Adaptive Simulation Experiment for LLM Policy Optimization

arXiv cs.LG / 4/13/2026

📰 NewsIdeas & Deep AnalysisModels & Research

Key Points

  • The paper proposes treating large language models as stochastic simulators to optimize a response-quality/user-experience policy selected from a finite candidate set.
  • It introduces a pairwise-comparison-based adaptive simulation experiment framework and studies two policy spaces: an unstructured (non-parametric) space and a structured space generated from a preference model.
  • The authors derive the fundamental data requirements for high-probability identification of the optimal policy in both settings, including closed-form optimal sampling proportions for the unstructured case.
  • For the structured setting, they provide a regularized convex optimization formulation to compute optimal sampling proportions.
  • The proposed adaptive procedure, LLM-PO, comes with theoretical guarantees and numerical results showing it outperforms benchmark methods and improves LLM performance.

Abstract

Large language models (LLMs) have significant potential to improve operational efficiency in operations management.
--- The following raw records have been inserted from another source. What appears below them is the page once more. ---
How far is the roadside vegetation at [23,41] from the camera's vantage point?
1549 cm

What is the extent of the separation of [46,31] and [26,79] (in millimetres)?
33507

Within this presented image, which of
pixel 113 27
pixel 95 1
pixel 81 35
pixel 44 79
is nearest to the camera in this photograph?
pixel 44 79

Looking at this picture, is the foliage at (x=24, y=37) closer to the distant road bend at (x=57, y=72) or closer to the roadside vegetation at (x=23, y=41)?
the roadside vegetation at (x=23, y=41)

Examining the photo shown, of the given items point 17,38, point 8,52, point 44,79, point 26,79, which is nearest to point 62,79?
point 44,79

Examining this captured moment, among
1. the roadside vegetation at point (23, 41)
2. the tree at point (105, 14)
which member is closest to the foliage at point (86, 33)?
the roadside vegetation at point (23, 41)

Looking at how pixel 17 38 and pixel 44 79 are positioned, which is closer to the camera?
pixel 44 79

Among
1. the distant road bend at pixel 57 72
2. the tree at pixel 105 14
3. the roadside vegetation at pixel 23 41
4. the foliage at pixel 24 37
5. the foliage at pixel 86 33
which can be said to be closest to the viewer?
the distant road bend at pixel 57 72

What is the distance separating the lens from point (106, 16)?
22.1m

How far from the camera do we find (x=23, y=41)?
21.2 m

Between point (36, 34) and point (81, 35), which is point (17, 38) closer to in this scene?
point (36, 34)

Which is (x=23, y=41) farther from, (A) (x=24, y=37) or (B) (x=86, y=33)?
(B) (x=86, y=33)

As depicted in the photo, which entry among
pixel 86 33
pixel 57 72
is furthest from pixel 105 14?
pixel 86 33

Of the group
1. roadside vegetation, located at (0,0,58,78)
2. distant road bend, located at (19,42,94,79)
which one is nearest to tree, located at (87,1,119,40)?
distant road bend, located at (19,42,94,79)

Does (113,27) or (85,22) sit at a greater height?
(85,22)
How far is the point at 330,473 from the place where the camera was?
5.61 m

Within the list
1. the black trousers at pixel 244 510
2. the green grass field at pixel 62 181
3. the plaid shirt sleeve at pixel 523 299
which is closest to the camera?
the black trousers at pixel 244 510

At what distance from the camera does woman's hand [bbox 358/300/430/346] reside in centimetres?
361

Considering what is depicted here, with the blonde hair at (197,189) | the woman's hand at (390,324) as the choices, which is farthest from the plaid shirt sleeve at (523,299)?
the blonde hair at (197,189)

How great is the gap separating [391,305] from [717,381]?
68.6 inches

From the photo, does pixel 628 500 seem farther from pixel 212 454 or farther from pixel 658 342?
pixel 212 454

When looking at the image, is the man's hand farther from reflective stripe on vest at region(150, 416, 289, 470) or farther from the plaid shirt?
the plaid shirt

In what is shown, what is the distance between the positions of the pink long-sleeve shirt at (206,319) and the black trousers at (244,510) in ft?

Deploying these models requires specifying a policy that governs response quality, shapes user experience, and influences operational value. In this research, we treat LLMs as stochastic simulators and propose a pairwise comparison-based adaptive simulation experiment framework for identifying the optimal policy from a finite set of candidates. We consider two policy spaces: an unstructured space with no parametric assumption, and a structured space in which the data are generated from a preference model. For both settings, we characterize the fundamental data requirements for identifying the optimal policy with high probability. In the unstructured case, we derive a closed-form expression for the optimal sampling proportions, together with a clear operational interpretation. In the structured case, we formulate a regularized convex program to compute the optimal proportions. We then develop an adaptive experimental procedure, termed LLM-PO, for both policy spaces, and prove that it identifies the optimal policy with the desired statistical guarantee while asymptotically attaining the fundamental data requirements. Numerical experiments demonstrate that LLM-PO consistently outperforms benchmark methods and improves LLM performance.